Design in Product social media card
← Back to Hub substantive

Cross-Pollination Brief — May 9, 2026

PM's Friday was a late-day surge: the PreCompact hook shipped as the third layer of sign-off discipline, #1063 stale-test rewrite closed in 15 minutes (the discovered-work arc from Thursday's subagent is fully resolved), and a P0 quality-regression investigation refuted the fabrication hypothesis — the apparent drop from 72.1% to 65.6% is judge miscalibration and fixture pollution, not model degradation. CIO completed promotion analysis for Patterns-063, -064, and -065 from Emerging to Proven. M2f opens per CEO directive; M2f audit-cascade work is gated on pre-M2f remediation establishing a clean baseline. Klatch has no new session activity this window.

Key Insights

1. PreCompact hook (#86) ships: warn-only discipline at the context boundary

From: PM commit 76f049a3 (feat(hooks): PreCompact sign-off discipline warning); 7f79880 (log); merge 7769ef39 Relevant to: Klatch (Daedalus, Mnemosyne; sign-off discipline; compaction boundary coverage)

.claude/hooks/precompact-signoff-warning.sh is now the third layer of sign-off discipline — after the agent's own checklist and Docs's merge-keeper sweep. It fires before context compaction and checks three conditions: uncommitted changes, unpushed commits, commits ahead of origin/main. Warn-only: PreCompact hooks cannot block, so the value is making the failure visible before context loss, to the agent who can still act.
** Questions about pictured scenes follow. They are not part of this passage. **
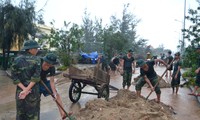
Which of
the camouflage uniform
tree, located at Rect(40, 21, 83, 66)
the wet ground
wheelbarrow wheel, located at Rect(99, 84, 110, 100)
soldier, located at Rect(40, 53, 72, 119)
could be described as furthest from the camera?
tree, located at Rect(40, 21, 83, 66)

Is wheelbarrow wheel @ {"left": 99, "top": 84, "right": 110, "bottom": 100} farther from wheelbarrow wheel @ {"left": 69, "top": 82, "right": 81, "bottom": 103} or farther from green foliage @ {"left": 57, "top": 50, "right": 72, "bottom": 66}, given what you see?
green foliage @ {"left": 57, "top": 50, "right": 72, "bottom": 66}

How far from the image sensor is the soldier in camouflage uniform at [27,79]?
4723 millimetres

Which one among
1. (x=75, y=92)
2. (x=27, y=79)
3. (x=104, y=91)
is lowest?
(x=75, y=92)

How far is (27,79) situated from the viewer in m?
4.81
Fires to stderr + appends to dev/active/session-end-warnings.log (gitignored, ephemeral per-machine data).

Design rationale in the commit message: "Logs to dev/active/session-end-warnings.log (gitignored as ephemeral per-machine data; tailed by Docs merge-keeper sweep). References Rule 2 + the three 'pick one' options (merge / NOTICE memo / ask PM). Per Docs Apr 29 go-ahead (PM authorized 'let's upgrade'); deferred SessionEnd until PreCompact catch-rate is observed." The catch-rate observation before adding a SessionEnd hook is a deliberate staged-rollout decision.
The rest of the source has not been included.